Lo feci accomodare in casa, gli offrii del caffè e qualche biscotto rimasto di ieri.

«Allora...non ho avuto più tue notizie e mi hai fatto preoccupare abbastanza» disse Thomas posando la tazza sul tavolo della cucina «Oh che carino, ti sei preoccupato e hai fatto un lungo viaggio dal Canada fino ad arrivare a Chicago» si guardarono entrambi in cagnesco, «Come mai sei passato da qui?» provai ad abbassare la tensione tra loro due ma so che non ci riuscirò, «Io e i ragazzi abbiamo un concorso di skate qui a Chicago e mi è venuto in mente di farti una sorpresa» «Wow un concorso di skate, non pensavo che esistesse» disse Carl «L'hanno aperto un mese fa» rispose Thomas «Se posso chiedere, che cosa si vince?» chiesi «Penso soldi» mi guardò negli occhi e si toccò i capelli, «Scusa se te lo dico ma l'ultima volta che ti ho vista eri più magra» «Hey!» si alzò dalla sedia Carl, lo fermai prendendolo dal polso «Scusa non volevo» «Tranquillo Thomas, certe volte Carl esagera -lo guardai con gli occhi storti- . Comunque hai ragione, l'ultima volta ero molto più magra ma tranquillo è solo il mio periodo e sto andando avanti solo di dolci» «Perdonami di nuovo, non volevo offenderti» «È ok» sorrisi.

Mezz'ora dopo Thomas se ne andò visto che aveva questo concorso di skate.

«Perché non gliel'hai detto?» chiusi la porta d'ingresso «Dirgli cosa?» tolsi la tazza dal tavolo e andai in cucina a posarlo nel lavello e subito dopo sciacquarlo col detersivo dei piatti, «Che sei incinta» disse ovvio «Potresti passarmi la pezza per favore?» chiesi gentilmente, mi passò la pezza in modo aggressivo «Potresti rispondermi almeno?» mi fece girare verso di lui «Non lo so perché non gliel'ho detto, forse perché vede il South Side in un'altra prospettiva dalla nostra. Cioè quando gli ho parlato di noi e della tua famiglia gli ho fatto vedere una nostra foto di tutti noi quanti e quando gli ho detto che Debbie ha una figlia è rimasto perplesso e dunque avevo paura che mi guardasse in quel modo» posai la tazza e la pezza «Tu che hai paura dei giudizi altrui» ridacchiò e mi abbracciò da dietro lasciandomi tanti umidi baci nel collo, «Fiona mi ha prestato l'auto e pensavo di dare qualche occhiata alle case» mi girai «Davvero? Non ti dispiace abitare lontano dalla tua famiglia?» «Se la sapranno cavare senza di me e poi io avrò tutta una mia famiglia a cui badare» mi baciò il naso e toccò la pancia «Ti amo» dissi «Ti amo anche io».

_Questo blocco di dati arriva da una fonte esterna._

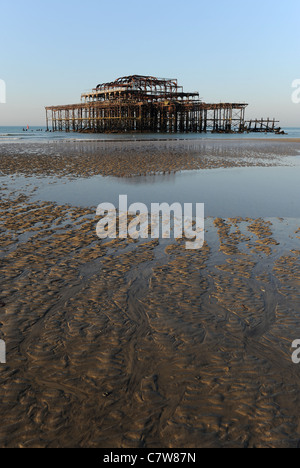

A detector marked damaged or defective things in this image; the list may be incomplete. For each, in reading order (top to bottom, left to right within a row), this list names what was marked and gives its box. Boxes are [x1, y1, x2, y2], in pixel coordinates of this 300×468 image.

burned pier remnant [44, 74, 276, 133]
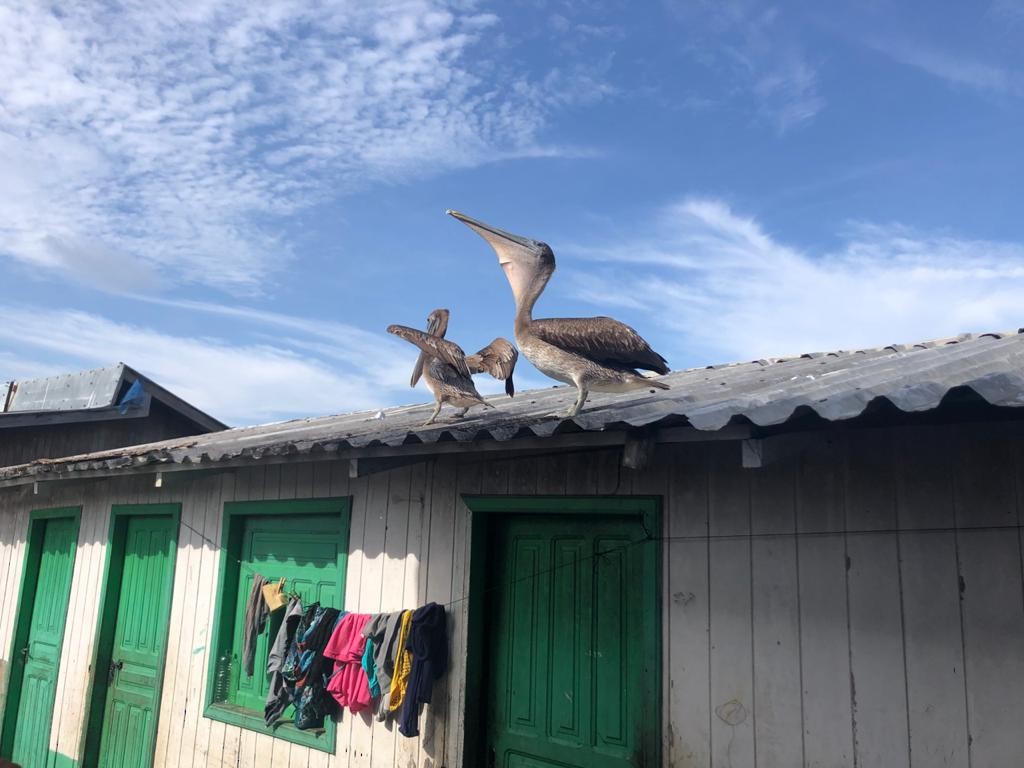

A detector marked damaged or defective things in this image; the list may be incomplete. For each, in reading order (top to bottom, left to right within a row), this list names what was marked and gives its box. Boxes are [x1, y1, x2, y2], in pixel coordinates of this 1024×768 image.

rusty metal roof panel [2, 331, 1024, 483]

Dopo essermi preparata scesi di sotto.

Carl mi prese per mano e uscimmo da casa mia.

Mezz'ora dopo arrivammo in una casa, mura bianche e col un bel po' di fiori all'esterno, in mezzo ad essi c'era un cartello con scritto Vendesi.
Sembra davvero carina all'infuori.
Dalla casa uscì una donna di colore, vestita elegante e con uno chignon ordinato, tra le mani ha dei fogli e una penna.
«Salve, io sono Dott Harmon, siete qui per vedere la casa?» chiese la signora sorridendo «Si, volevamo dare un'occhiata veloce» rispose Carl «Perfetto, accomodatevi pure» ci fece cenno con la mano di entrare.

Giunti all'entrata, mi guardai attorno, il parquet di legno bianco, abbastanza luce nelle varie stanze e c'è un piano superiore.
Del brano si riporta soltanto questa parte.